October 20th was my "half birthday", which was a thing I never knew existed until I met my wife. Her lust for life and love of all things party mean that she seldom misses a reason to celebrate… something. Anything! Even a concept as cockamamy as a half birthday.
This is clearly a milestone that never meant much to me. Until this past Sunday, I realized that Monday, I would be halfway to 40.
Really, I was halfway to 40 nearly 20 years ago, but the beauty, (and great frustration), of youth prevents us from thinking that way. Even if it has been a long time coming, from a psychological perspective, Monday started the final countdown to the big four-oh.
I know 40 isn't old and I don't fear 40. I struggle to put 40 in a context as I still regard myself as 19. I get jostled each and every morning when I splash some water in my face and see...
I haven't aged. But my reflection sure has been through the wringer. I feel badly for my reflection. It looks weathered. It looks tired. Sometimes, if I dare to look long enough, it looks a little sad. What has my reflection been doing wrong? I've been having a great time!
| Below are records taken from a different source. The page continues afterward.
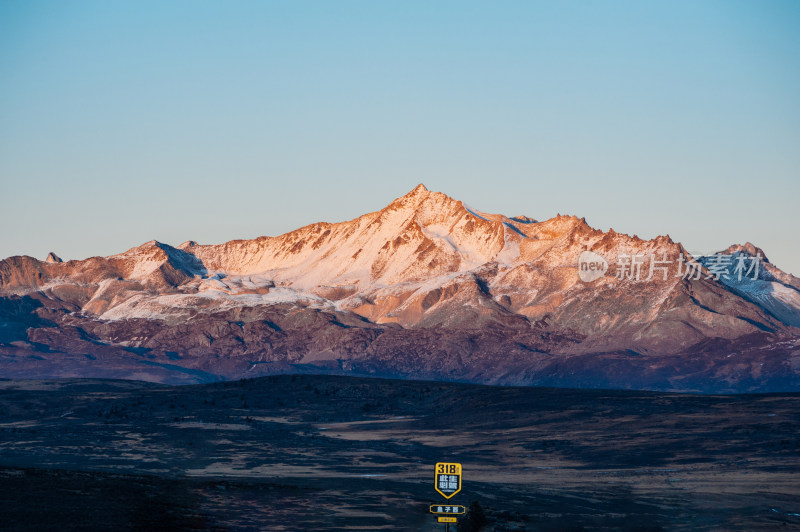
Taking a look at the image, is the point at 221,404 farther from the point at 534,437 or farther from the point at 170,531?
the point at 170,531

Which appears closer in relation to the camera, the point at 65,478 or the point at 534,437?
the point at 65,478

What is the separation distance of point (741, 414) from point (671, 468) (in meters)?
31.7

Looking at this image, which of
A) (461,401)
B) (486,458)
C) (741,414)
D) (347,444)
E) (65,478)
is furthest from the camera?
(461,401)

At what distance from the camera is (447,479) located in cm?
4319

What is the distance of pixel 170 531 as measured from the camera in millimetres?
48562

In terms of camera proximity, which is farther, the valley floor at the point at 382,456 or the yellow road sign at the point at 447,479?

So, here we are at (nearly) 40, my reflection and me. One of us, young and spritely, spirited and immutable, the other bedraggled, frayed and worn. Both part of the same whole, fighting for supremacy. I think I have the upper hand for now, but my ever-aging reflection will inevitably win. I already prefer to eat dinner by five-thirty and be in bed by ten-o'clock. Can curmudgionism be far behind?
I do feel a twinge of rage from deep within me each time my George Carlin looking, pith helmet wearing mailman treads through my lawn to deliver bills, coupons for erectile medications and AARP applications. Can screaming "Get off my lawn, hippie!", be far behind?
My mother is fond of saying, "Bill, people don't get any nicer as they get older." I suppose she's right, as proven by the 90-ish year old man weaving about traffic completely oblivious to the chaos he was causing to those behind and abeam of him, who responded with an angry fist out the window to the several toots of the horn he received in return.
He may have been shouting "Get off my road, hippies!"
If I had the mentality of a 20 something, these inexorable eventualities would seem to be a long way off. But, based on my experience, it will be here before I know it, assuming I survive that long.
Isn't that the difference between time in your 20s and time as you age? Time accelerates exponentially with the acquisition of wisdom and experience. Perhaps someone who actually knows something about math could express this as an equation, like;
Velocity of time x function of acceleration (and them some superscript number) = Body aches *
Widsom + (Skinned knees + car accidents + Divorces)
Depth of wrinkles * # of times quitting smoking/Broken hearts
# of kids/ #of pets =Perception of Passage of Time
The answer is, I failed algebra. There are a whole host of teachers who tried so hard with me who just read that mess and laid their iPods down and closed their eyes, hoping to never open them again. For you, I am truly sorry. It's me, not you. I know you tried.
Humanity has achieved so much of what it has because it has learned to control its environment. We were hungry, so we hunted. We were cold, so we used the pelts of our kills to cloth and shelter us. We were bored so we had sex and made more people. We got tired of moving these big families all the time, ("No, Og, we are not there yet!"), and living under mammoth skins, so we built the first subdivisions, planted crops and started even bigger families, ("Thag, quit touching your brother!"). Then we decided to branch out and we built careers. Some became blacksmiths, winemakers, teachers and entertainers. Others became politicians, prostitutes and preachers. After awhile, we got tired of walking, so we made wheeled conveyances culminating in the car. And we loved the car, so we made drive through windows. We got fat, and we could no longer move. So we made TV to entertain us in our ever bigger and more complex homes, very few of which include anything like a mammoth pelt roof!
All this grooming and control of our world. We have tamed the unruly. Clothed the naked. Sheltered the weak. Made convenient the toil of daily existence.
Yet, we cannot stop time. We cannot stop getting older.
That reflection in the mirror is me, like it or not. And I'm not the 19 year-old that has squatters' rights in my head. I ache. I am tired. I get disillusioned and wish I had taken the time to accomplish more…
Looked at another way, my reflection is more than the aged reality of the ideal me. It shows me what I have accomplished. A successful marriage, a home, more friends than I can count. I have learned, loved and lost. I have shared great joy. I have been the cause of and the cure for great pain in myself and others. Occasionally, I write and plink a little song on the ukulele.
I have come to a peace and understanding with the universe in which I occupy centered around the fact that I don't have to understand how or why something is, but I have the ability to adapt and float along. I don't always have to know the answer or be right, but I can teach and develop others as they do the same for me.
Time speeds up just as I am slowing down. Not in a physical sense, though that is happening, too, but in a metaphysical sense. I'm not ready to adopt the "Be Calm, And Carry On" mantra just yet, but I'm dealing. Sometimes, that's the most you can hope for and the best you can do.
Somewhere, I think my reflection just smiled at me.